The Cross is foolishness, except for the love with which it was done.
God is in love with you.  The Cross is proof of that.


When I was a kid, I knew my dad was strong.  Every once in a while I'd wrestle him around a bit and I was never any match for him.  He barely exerted any effort and had me picked up or moved around however he wanted.  But despite all that, I wasn't afraid of him.  Because I knew he loved me.
So I guess the biggest problem in our world today is that people don't know that God really loves them.  That's why they are afraid.
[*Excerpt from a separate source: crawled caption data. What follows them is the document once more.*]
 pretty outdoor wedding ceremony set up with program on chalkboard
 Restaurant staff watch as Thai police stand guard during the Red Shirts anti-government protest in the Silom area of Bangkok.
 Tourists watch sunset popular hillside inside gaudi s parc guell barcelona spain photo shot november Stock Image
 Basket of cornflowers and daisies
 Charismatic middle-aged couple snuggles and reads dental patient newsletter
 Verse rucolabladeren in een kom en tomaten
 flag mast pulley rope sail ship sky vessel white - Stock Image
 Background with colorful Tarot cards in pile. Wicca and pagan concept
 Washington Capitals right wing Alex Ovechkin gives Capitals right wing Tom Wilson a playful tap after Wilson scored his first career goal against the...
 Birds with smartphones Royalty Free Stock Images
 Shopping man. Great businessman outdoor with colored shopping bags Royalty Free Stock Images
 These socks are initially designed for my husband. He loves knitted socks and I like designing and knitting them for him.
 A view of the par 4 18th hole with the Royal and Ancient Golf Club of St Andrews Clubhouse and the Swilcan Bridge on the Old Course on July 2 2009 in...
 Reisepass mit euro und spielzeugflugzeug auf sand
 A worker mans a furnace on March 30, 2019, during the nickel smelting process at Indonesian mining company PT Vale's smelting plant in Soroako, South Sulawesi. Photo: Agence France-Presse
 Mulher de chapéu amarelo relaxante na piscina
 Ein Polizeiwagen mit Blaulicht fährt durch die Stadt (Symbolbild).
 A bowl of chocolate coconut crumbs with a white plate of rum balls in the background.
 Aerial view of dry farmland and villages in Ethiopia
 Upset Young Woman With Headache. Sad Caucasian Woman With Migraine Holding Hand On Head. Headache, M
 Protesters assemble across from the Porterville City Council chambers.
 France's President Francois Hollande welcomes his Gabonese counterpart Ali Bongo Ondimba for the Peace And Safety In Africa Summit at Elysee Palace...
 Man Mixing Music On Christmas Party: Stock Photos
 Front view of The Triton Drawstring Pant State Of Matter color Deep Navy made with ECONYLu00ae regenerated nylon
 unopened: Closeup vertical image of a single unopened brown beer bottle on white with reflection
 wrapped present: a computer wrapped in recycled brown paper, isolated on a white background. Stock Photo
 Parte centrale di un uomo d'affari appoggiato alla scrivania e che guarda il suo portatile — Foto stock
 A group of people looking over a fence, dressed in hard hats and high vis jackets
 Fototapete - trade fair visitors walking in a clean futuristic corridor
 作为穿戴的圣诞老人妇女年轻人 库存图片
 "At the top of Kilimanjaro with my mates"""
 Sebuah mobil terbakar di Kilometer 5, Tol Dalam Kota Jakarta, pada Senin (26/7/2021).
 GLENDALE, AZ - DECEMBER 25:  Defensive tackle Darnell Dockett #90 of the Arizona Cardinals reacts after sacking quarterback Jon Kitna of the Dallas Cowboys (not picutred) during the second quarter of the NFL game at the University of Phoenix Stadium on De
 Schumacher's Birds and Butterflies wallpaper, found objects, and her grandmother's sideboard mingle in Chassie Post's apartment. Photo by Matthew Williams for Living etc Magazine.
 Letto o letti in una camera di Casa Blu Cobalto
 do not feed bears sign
But how did people fall into that trap?  I don't know.  Perhaps there are hundreds of ways.  Maybe they felt their sins were too heavy to be forgiven.  Maybe they believed someone who said they need to do such and such before God will love them, and they never got around to it.  Maybe they just got too busy with life to really feel a sense of God's love, to see His fingerprints in their lives.  Perhaps they stopped going to Church, stopped praying, stopped reading Scripture, or whatever other spiritual practices they were accustomed to, and ended up losing touch with God.  But I think whatever the long version of the story is, the reality is that it all boils down to the same fundamental cause: they have taken their eyes off Jesus.  Jesus on the cross, and Jesus after the Resurrection with those glorified wounds in his body.  If we don't keep that picture of Jesus in our mind, then he turns into a pretty scare figure in the story of Revelation that we heard in the second reading, the just judge  It reminds me of this mosaic of Jesus in the basilica in Washington DC that shows Jesus really buff and looking a little angry.  Yikes.  And that's exactly what many people think God is like.  They get one aspect of God and paint it as everything.  God's desire for justice is not all of God.
God is also Mercy.  Today is Divine Mercy Sunday, established by Pope JPII.  It reminds us to refocus on who God really is - as Pope Francis famously said, the name of God is Mercy.
So the Alpha and the Omega, the one before whom we should all be terrified to see, is not a fright to us because we know he loves us.  John, the author of Revelation, falls down in fear.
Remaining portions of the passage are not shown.